[DATA BLOCK]

# # # #

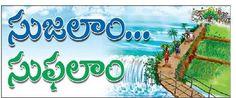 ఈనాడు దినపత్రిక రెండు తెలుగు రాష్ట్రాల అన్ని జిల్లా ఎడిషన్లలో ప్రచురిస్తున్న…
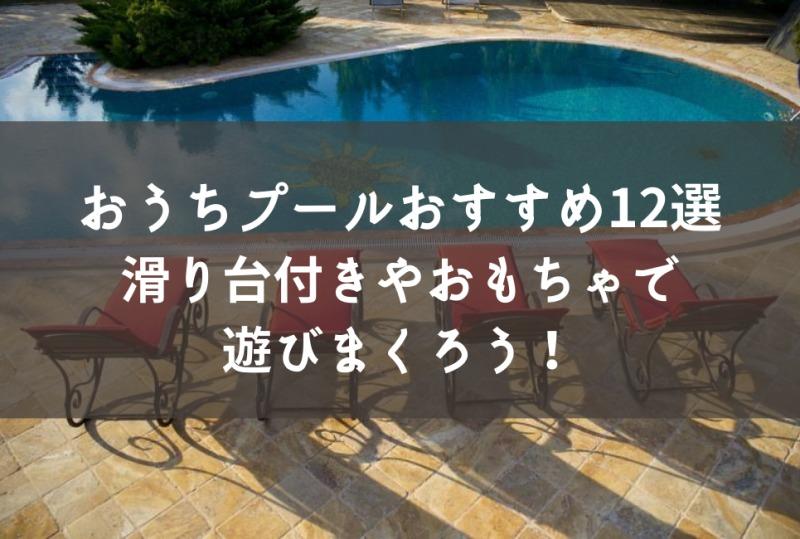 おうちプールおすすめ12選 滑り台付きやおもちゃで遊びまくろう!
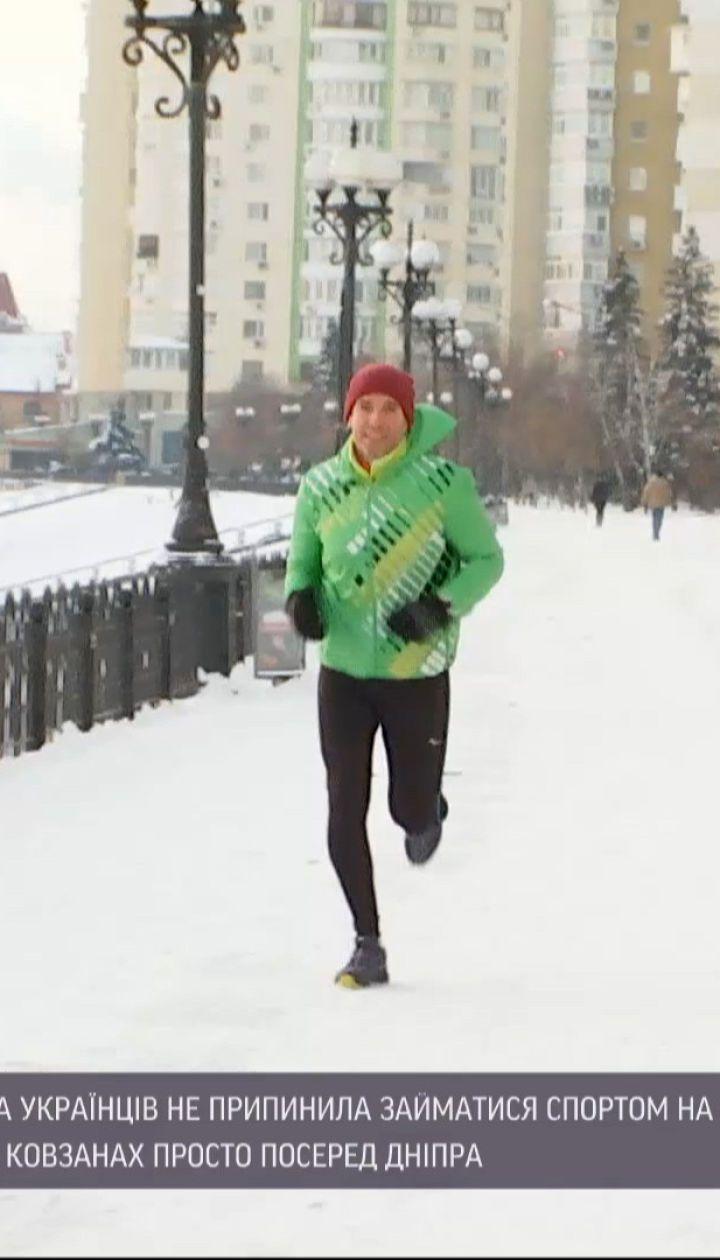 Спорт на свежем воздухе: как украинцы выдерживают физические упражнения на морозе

# # # #

[WHAT IS NEEDED] With the pictures omitted, print each line of the data above precisely as given.

[TASK ANSWER]
 ఈనాడు దినపత్రిక రెండు తెలుగు రాష్ట్రాల అన్ని జిల్లా ఎడిషన్లలో ప్రచురిస్తున్న…
 おうちプールおすすめ12選 滑り台付きやおもちゃで遊びまくろう!
 Спорт на свежем воздухе: как украинцы выдерживают физические упражнения на морозе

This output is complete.